Quirky Reads: The Joy of No



It might be February already but I said I wanted to read more books this year than I did last year so here is my musings on the first book I've finished reading this year! 



Quick Review

Genre(s): Self Help/Motivation 
Who Wrote It: Summerdale Publishers

Did I Dig It?: Heck yeah!

2 Second Summary: Some sound advice on saying no.

Quirky Queen Rating: 👑👑👑👑👑 

5 out of 5 Crowns from me on this occasion.
Every once in a while I need a reminder that saying no is not only acceptable, but necessary. 
I also read it while my neighbour was having carpets fitted and it distracted me from the loud hammering!



Extended Musings

I think I've mentioned before that I struggle when it comes to saying no.  I'm aware of the word's existence and can use it, I just don't like doing it. 

While reading through some of the advice in this book, I found myself nodding along at alot of the section titles because I struggle saying no in those situations. 

My biggest problem is I get 'decliner's remorse' I'm not sure if that's even a thing or if I've just stolen someone else's term but I'm gonna roll with it!
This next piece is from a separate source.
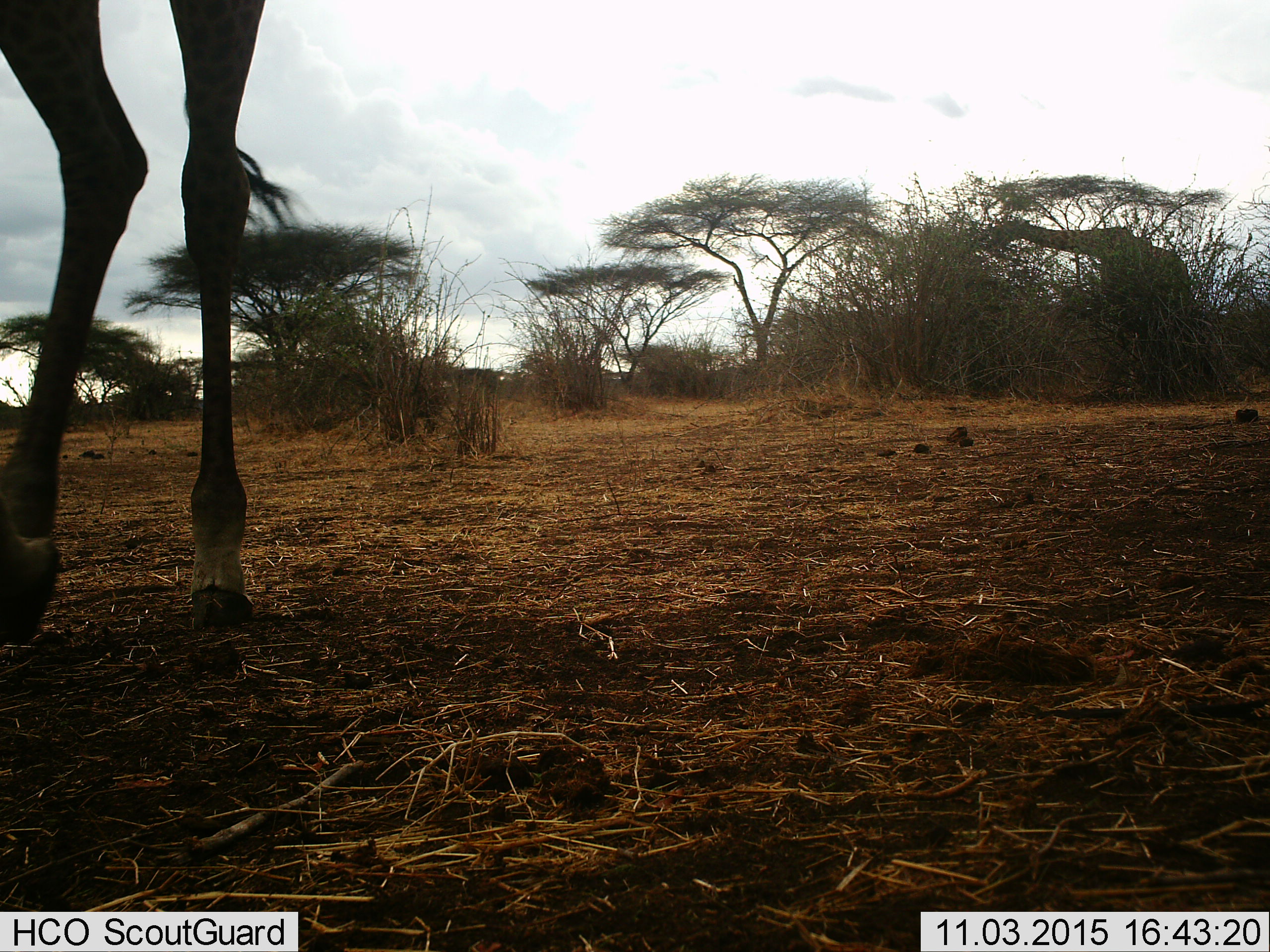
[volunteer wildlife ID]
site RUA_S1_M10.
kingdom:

Every time I say no or consider saying no, the pangs of guilt are never far away, I worry people won't like me, I worry I'll be letting them down, I worry that if something goes wrong or they have a miserable time - it will be my fault.  In reality, I really need to get over myself.  Someone might be mildly put out that I said no, but they'll move on pretty quickly and find someone else to go see that film I won't enjoy or help them do that thing I'd be terrible at helping with. They might not even give it a second thought. 
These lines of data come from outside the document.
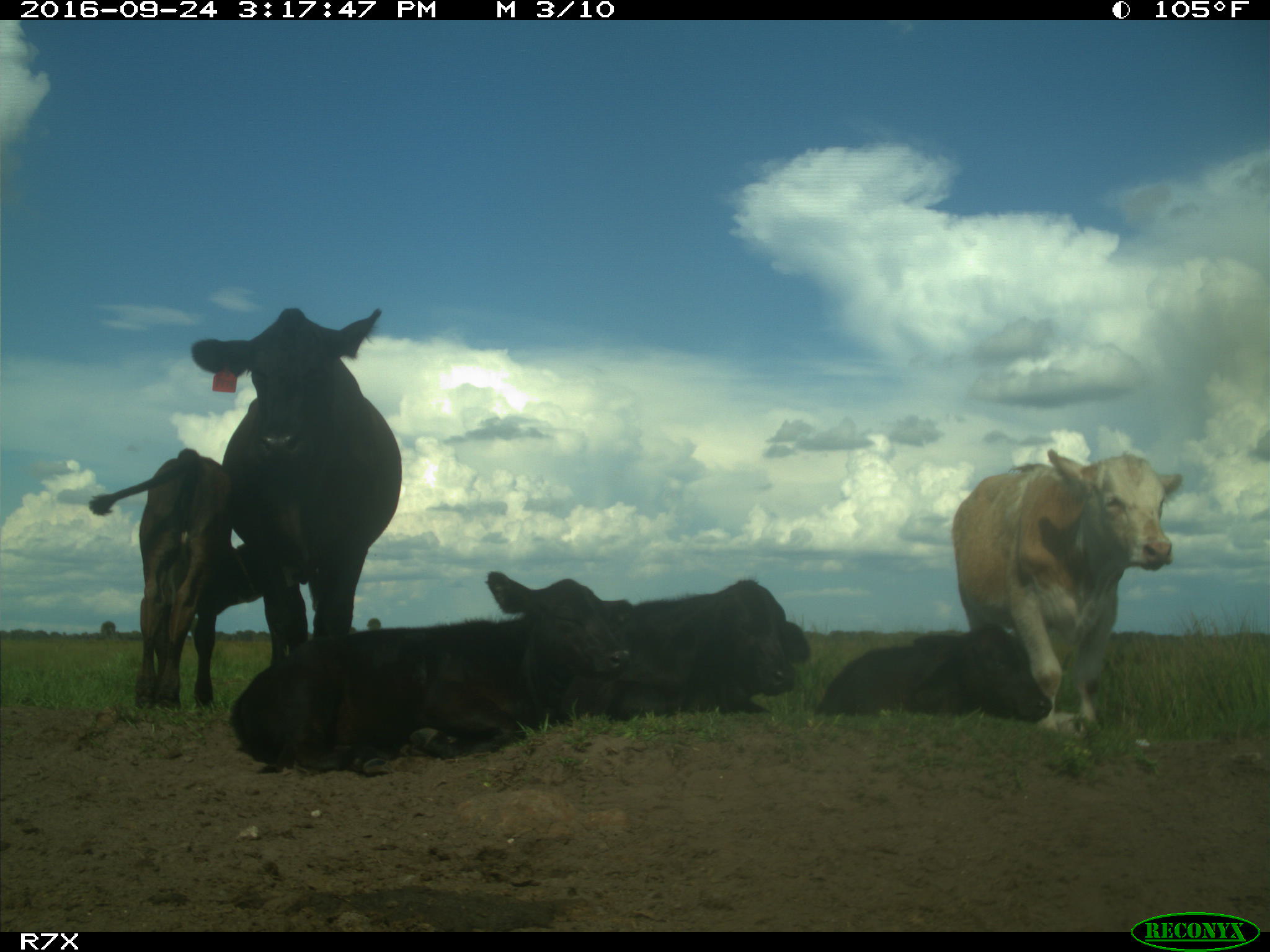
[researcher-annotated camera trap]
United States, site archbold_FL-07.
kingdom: Animalia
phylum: Chordata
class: Mammalia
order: Artiodactyla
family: Bovidae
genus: Bos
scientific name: Bos taurus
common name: domestic cow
Politeness, Firmness and Honesty were recurring words I found throughout this book. I reckon these are positive intentions to have in mind when it comes to saying no.
Be polite about it, be honest about it but also be firm with it.
I'm a terrible one for getting myself stuck in a Vicky Pollard trap of 'No but yes but no but yes' - I start with the intention of saying no but I dance around in a circle not wanting to be unkind and end up either committed to something I don't want to do or committed to something else as a result. As long as I'm not being rude, saying no really shouldn't be the big deal I turn it into.


I'm going to try and keep this book in my mind in situations where I feel myself about to execute a yes when I want to say no. I'll also try and change my view on no being a completely negative thing.